DOCUMENT TEXT:
^^^^^^^^^^^^^^^^

Langston B. Williams Jr. and Magnolia Christian Church v. Rex Bowers

CourtTexas Court of Appeals, 3rd District (Austin)
DecidedFebruary 27, 2026
Docket03-24-00089-CV
StatusPublished

This text of Langston B. Williams Jr. and Magnolia Christian Church v. Rex Bowers (Langston B. Williams Jr. and Magnolia Christian Church v. Rex Bowers) is published on Counsel Stack Legal Research, covering Texas Court of Appeals, 3rd District (Austin) primary law. Counsel Stack provides free access to over 12 million legal documents including statutes, case law, regulations, and constitutions.

Bluebook
Langston B. Williams Jr. and Magnolia Christian Church v. Rex Bowers, (Tex. Ct. App. 2026).

Opinion

TEXAS COURT OF APPEALS, THIRD DISTRICT, AT AUSTIN

NO. 03-24-00089-CV

Langston B. Williams Jr. and Magnolia Christian Church, Appellants

v.

Rex Bowers, Appellee

FROM THE 353RD DISTRICT COURT OF TRAVIS COUNTY NO. D-1-GN-20-004835, THE HONORABLE LAURIE EISERLOH, JUDGE PRESIDING

MEMORANDUM OPINION

Appellants, Magnolia Christian Church and Langston B. Williams, Jr., appeal

from the district court’s final judgment awarding specific performance of contracts for the sale of

real property to Rex Bowers. In two issues, Appellants argue that the final judgment should be

reversed because (1) Bowers’s breach-of-contract claim is barred by limitations and (2) it was

error to award specific performance for a variety of additional reasons. We will affirm.

BACKGROUND

Magnolia Christian Church is a church in San Antonio, Texas.

Langston Williams is the Church’s pastor. Although they are based in San Antonio, Appellants

own real property on East 12th Street in the McKinley Heights neighborhood of Austin, Texas.

Specifically, they own land and improvements at 3000 East 12th Street, 3002—3004 East 12th Street, and 3008 East 12th Street (the Properties). In 2012, Appellants listed the Properties for

sale, and they eventually received offers from an Austin-based real-estate investor, Rex Bowers.

In March 2013, the parties executed three form contracts for the sale of the

Properties for a total price of $434,500.00 (the Contracts). 1 Each contract made the closing of

the subject transaction contingent on the closing of the other transactions. The Contracts include

four provisions relevant to this appeal.

^^^^^^^^^^^^^^^^

SUPPLIED MATERIAL:
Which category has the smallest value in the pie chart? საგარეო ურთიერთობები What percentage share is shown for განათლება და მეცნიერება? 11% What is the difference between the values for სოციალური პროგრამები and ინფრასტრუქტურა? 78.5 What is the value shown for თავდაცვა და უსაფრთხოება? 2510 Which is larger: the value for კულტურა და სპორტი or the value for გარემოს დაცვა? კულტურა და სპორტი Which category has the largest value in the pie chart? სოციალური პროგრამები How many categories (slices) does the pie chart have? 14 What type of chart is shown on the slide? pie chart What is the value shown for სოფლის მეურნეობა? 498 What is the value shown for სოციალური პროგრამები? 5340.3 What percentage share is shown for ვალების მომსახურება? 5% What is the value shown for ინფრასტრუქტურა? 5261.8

^^^^^^^^^^^^^^^^

TASK INSTRUCTIONS:
1. According to the court opinion, what was the total price for the Properties under the Contracts?
2. Quote the stretch of the court opinion from "MEMORANDUM OPINION" through "We will affirm.".
3. Render this sentence from the court opinion in Spanish: "Magnolia Christian Church is a church in San Antonio, Texas."
The listing comes from a different source than the court opinion.

TASK RESULTS:
1. $434,500.00

2.
MEMORANDUM OPINION

Appellants, Magnolia Christian Church and Langston B. Williams, Jr., appeal

from the district court’s final judgment awarding specific performance of contracts for the sale of

real property to Rex Bowers. In two issues, Appellants argue that the final judgment should be

reversed because (1) Bowers’s breach-of-contract claim is barred by limitations and (2) it was

error to award specific performance for a variety of additional reasons. We will affirm.

3. Magnolia Christian Church es una iglesia en San Antonio, Texas.